▶ **YOUR TASK**
Retype, without alteration, each line from the line containing "Is the garage" to the final line of the records.

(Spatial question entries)
═══
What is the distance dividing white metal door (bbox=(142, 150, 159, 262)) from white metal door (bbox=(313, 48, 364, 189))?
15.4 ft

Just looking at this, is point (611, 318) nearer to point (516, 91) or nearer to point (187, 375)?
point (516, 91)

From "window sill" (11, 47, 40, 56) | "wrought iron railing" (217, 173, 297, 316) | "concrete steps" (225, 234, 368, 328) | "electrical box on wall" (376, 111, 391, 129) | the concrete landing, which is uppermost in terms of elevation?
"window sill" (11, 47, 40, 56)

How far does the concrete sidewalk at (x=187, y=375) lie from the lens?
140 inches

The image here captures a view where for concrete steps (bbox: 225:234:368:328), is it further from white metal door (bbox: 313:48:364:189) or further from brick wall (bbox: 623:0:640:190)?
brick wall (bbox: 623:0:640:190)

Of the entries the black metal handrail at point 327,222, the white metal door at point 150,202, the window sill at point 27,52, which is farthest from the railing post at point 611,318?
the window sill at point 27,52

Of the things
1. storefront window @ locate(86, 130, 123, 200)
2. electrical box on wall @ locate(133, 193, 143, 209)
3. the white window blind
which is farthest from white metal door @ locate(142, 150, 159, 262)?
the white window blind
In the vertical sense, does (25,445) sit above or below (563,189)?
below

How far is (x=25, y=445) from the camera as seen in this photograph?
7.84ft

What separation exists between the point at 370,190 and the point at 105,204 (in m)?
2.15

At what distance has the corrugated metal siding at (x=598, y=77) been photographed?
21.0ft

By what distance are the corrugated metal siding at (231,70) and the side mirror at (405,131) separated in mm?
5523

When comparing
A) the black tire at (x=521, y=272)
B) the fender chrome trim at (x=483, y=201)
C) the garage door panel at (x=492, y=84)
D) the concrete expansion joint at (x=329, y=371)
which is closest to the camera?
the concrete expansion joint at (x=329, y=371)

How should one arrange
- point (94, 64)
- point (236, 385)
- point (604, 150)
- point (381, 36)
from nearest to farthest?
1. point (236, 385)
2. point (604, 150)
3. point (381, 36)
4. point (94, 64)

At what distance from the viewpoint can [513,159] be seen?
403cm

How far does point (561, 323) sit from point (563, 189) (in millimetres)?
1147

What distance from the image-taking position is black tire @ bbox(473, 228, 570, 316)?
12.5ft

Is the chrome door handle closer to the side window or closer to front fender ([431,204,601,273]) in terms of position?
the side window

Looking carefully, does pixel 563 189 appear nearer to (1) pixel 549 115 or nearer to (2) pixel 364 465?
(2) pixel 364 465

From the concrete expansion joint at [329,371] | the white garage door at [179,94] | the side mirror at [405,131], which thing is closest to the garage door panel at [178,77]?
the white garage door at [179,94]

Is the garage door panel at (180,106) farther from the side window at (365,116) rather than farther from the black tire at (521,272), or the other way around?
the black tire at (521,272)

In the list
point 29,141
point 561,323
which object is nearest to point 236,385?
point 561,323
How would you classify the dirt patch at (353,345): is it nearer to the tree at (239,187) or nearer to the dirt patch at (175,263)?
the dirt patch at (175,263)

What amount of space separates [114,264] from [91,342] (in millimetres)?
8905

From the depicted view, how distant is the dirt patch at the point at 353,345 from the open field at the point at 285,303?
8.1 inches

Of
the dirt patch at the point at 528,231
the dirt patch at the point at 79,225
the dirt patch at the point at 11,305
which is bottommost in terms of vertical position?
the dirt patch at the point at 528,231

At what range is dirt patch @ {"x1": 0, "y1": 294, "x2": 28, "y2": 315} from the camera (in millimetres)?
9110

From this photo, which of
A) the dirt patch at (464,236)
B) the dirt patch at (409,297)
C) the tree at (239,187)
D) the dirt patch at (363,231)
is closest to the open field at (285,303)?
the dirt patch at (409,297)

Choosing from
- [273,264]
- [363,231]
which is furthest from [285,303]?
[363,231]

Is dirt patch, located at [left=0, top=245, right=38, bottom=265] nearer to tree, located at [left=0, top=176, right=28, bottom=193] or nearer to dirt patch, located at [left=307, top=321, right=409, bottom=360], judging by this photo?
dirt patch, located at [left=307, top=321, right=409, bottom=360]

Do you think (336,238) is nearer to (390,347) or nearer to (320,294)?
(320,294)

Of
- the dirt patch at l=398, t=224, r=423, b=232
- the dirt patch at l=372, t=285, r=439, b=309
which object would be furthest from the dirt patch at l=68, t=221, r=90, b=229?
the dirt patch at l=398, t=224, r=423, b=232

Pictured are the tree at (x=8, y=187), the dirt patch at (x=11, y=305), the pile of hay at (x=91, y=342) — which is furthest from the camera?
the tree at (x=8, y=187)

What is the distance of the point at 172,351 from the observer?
═══
▶ **EXPECTED OUTPUT**
Is the garage door panel at (180,106) farther from the side window at (365,116) rather than farther from the black tire at (521,272), or the other way around?
the black tire at (521,272)

In the list
point 29,141
point 561,323
which object is nearest to point 236,385?
point 561,323
How would you classify the dirt patch at (353,345): is it nearer to the tree at (239,187) or nearer to the dirt patch at (175,263)?
the dirt patch at (175,263)

What amount of space separates [114,264] from [91,342] (in millimetres)?
8905

From the depicted view, how distant is the dirt patch at the point at 353,345 from the open field at the point at 285,303?
8.1 inches

Of
the dirt patch at the point at 528,231
the dirt patch at the point at 79,225
the dirt patch at the point at 11,305
which is bottommost in terms of vertical position?
the dirt patch at the point at 528,231

At what range is dirt patch @ {"x1": 0, "y1": 294, "x2": 28, "y2": 315} from the camera (in millimetres)?
9110

From this photo, which of
A) the dirt patch at (464,236)
B) the dirt patch at (409,297)
C) the tree at (239,187)
D) the dirt patch at (363,231)
is closest to the open field at (285,303)?
the dirt patch at (409,297)

Choosing from
- [273,264]
- [363,231]
which is furthest from [285,303]?
[363,231]

Is dirt patch, located at [left=0, top=245, right=38, bottom=265] nearer to tree, located at [left=0, top=176, right=28, bottom=193] or nearer to dirt patch, located at [left=307, top=321, right=409, bottom=360], judging by this photo?
dirt patch, located at [left=307, top=321, right=409, bottom=360]

Do you think (336,238) is nearer to (390,347) or nearer to (320,294)?
(320,294)

Of
- the dirt patch at l=398, t=224, r=423, b=232
- the dirt patch at l=372, t=285, r=439, b=309
which object would be furthest from the dirt patch at l=68, t=221, r=90, b=229?
the dirt patch at l=398, t=224, r=423, b=232

Pictured are the tree at (x=8, y=187), the dirt patch at (x=11, y=305), the pile of hay at (x=91, y=342) — which is furthest from the camera?
the tree at (x=8, y=187)

What is the distance of the point at 172,351 from the observer?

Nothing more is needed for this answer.